[GIVEN DATA]
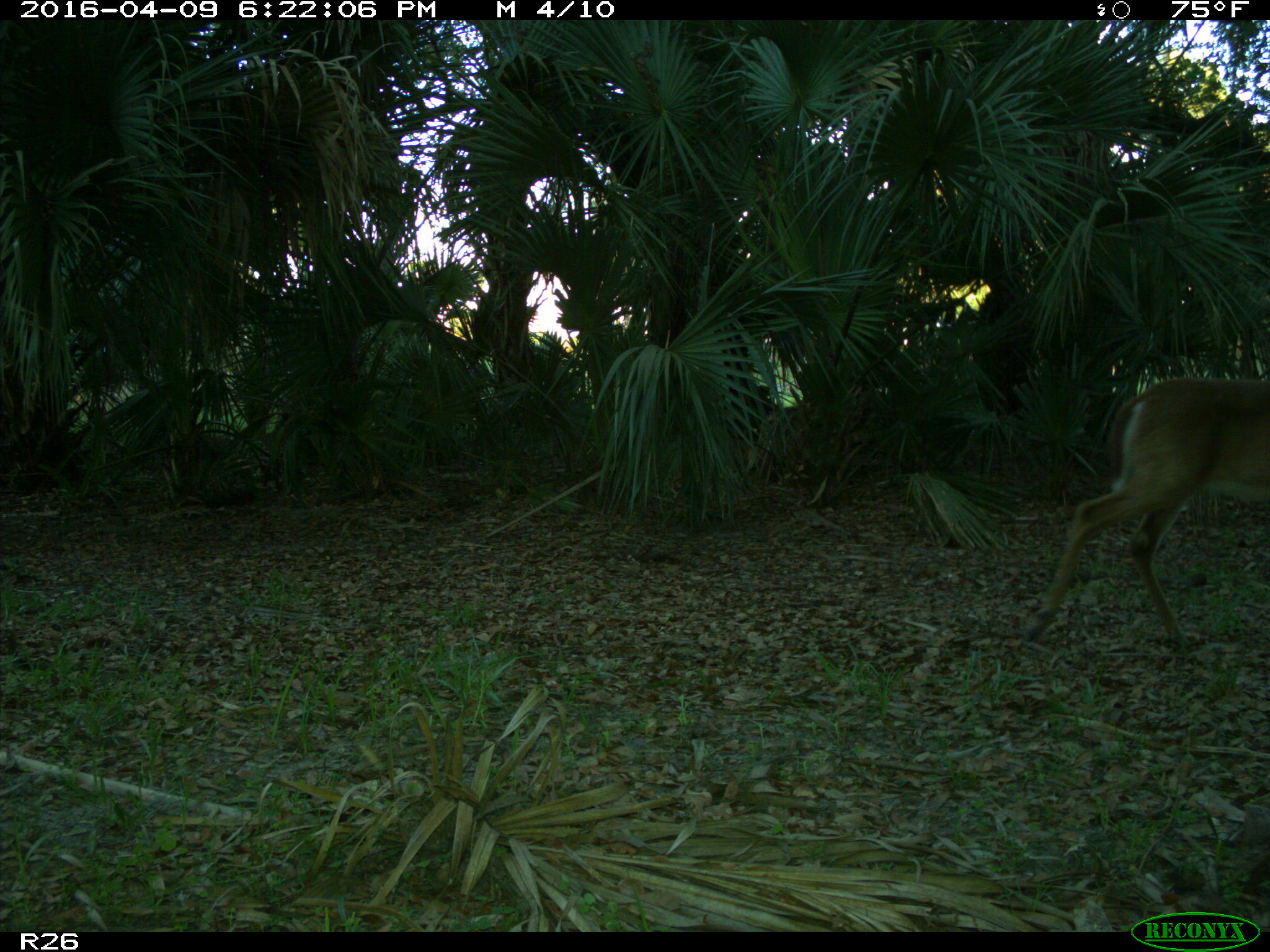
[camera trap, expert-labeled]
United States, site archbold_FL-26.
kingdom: Animalia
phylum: Chordata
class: Mammalia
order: Artiodactyla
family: Cervidae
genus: Odocoileus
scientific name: Odocoileus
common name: deer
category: unidentified deer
[/GIVEN DATA]
→ **EXERCISE**
Copy the material above exactly and drop the pictures.

→ **RESULT BELOW**
[camera trap, expert-labeled]
United States, site archbold_FL-26.
kingdom: Animalia
phylum: Chordata
class: Mammalia
order: Artiodactyla
family: Cervidae
genus: Odocoileus
scientific name: Odocoileus
common name: deer
category: unidentified deer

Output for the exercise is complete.